→ **Quoted passage**
---*---

The  Corner Note Cafe in Dalkey  with its Cuala player murals. Photograph Nick Bradshaw
The Corner Note Cafe in Dalkey with its Cuala player murals. Photograph Nick Bradshaw

Even so, given the week that's in it, you'd expect to feel a bit more of a buzz around the place. It takes a few inquiries but after a while the reason becomes clear. Cuala club chairman Adrian Dunne has buried his father this morning. Peter Dunne, along with his wife Mary, was the backbone of Cuala long before All-Irelands were ever dreamed of. In this week of all weeks, his funeral can only take the sting out of a place like this.

There's a video knocking around online, made for AIG by Paul Cahill to celebrate GAA clubs in Dublin, and stitched into the five-minute film is footage from the Cuala dressingroom after the 1989 county final. There, half-hidden by steam and time, Peter Dunne looks into the camera and introduces himself. "I'm the barman in Dalkey tonight," he says. "We're open at six and closing at dawn."

Brainchild

So in the week Peter Dunne has been laid to rest in Shanganagh Cemetery, the club that grew out of culchie Dublin to envelope its poshest village heads for Croke Park with its back straight and its eyes alive. From the Graduate roundabout down the Avondale Road and Barnhill Road, you can’t drive 50 metres without coming across someone unravelling bunting and hanging flags. All the way in along the coastline, through Sandycove and Glasthule, it’s all red and white, red and white. There are even Cuala flags up on masts in Dún Laoghaire harbour.

And of course, there's the story of the Dart. We'll let Cuala lifer and Fred Astaire impersonator Des Cahill tell the story of the Dart.

“The Dart was the brainchild of the captain of the under-16s, Ruairí Sheanon,” Cahill says. “He’s the head of the Cuala Ultras. And look, the irony of the Cuala Ultras isn’t lost on them either – they play up to it with the headbands and chants and everything else. It started off about 20 of them and now every young fella and girl all around the place wants to be a part of it. They get their own buses to the games and everything.

---*---

→ **Data excerpt**
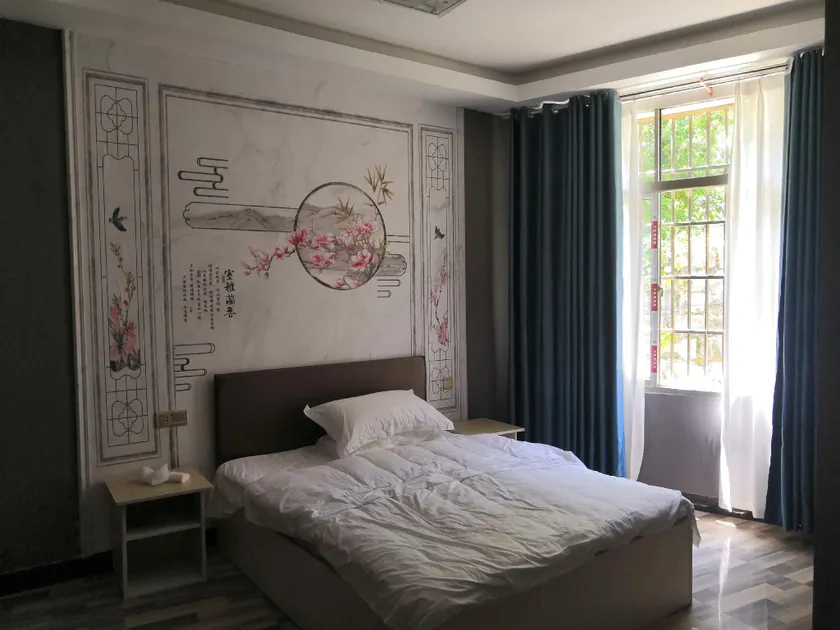 Hongye Theme Hotel - Image 1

---*---

→ **Exercise 1**
In the article on Cuala's All-Ireland week, which places are named along the stretch of red-and-white bunting and flags, starting from the Graduate roundabout?
→ **Exercise 2**
Could you carry on the article on Cuala's All-Ireland week from its final sentence?

→ **Written response 1**
- Graduate roundabout
- Avondale Road
- Barnhill Road
- Sandycove
- Glasthule
- Dún Laoghaire harbour

→ **Written response 2**
“But what they did for this one was organise a Dart to go direct from Dalkey to Connolly. The first one sold out and they added a second one. They could have added a third but they weren’t allowed because the platforms aren’t long enough. So they’re bringing one Dart into Dalkey station, filling it and then filling a second one. There’ll be about 2,500 people in red and white walking together from Connolly up to Croke Park. It’s going to be unreal.”

Road closures

They’re meeting at 10 at the club on the Hyde Road. At 12.15, one and all will march to Dalkey Dart station. Locals got a letter during the week advising of some temporary road closures around the place to send the Ultras on their way.

Young Sheanon appears in the Cuala video. You wouldn’t necessarily pick him for the leader of any group referring to themselves as Ultras but that’s all part of the fun really.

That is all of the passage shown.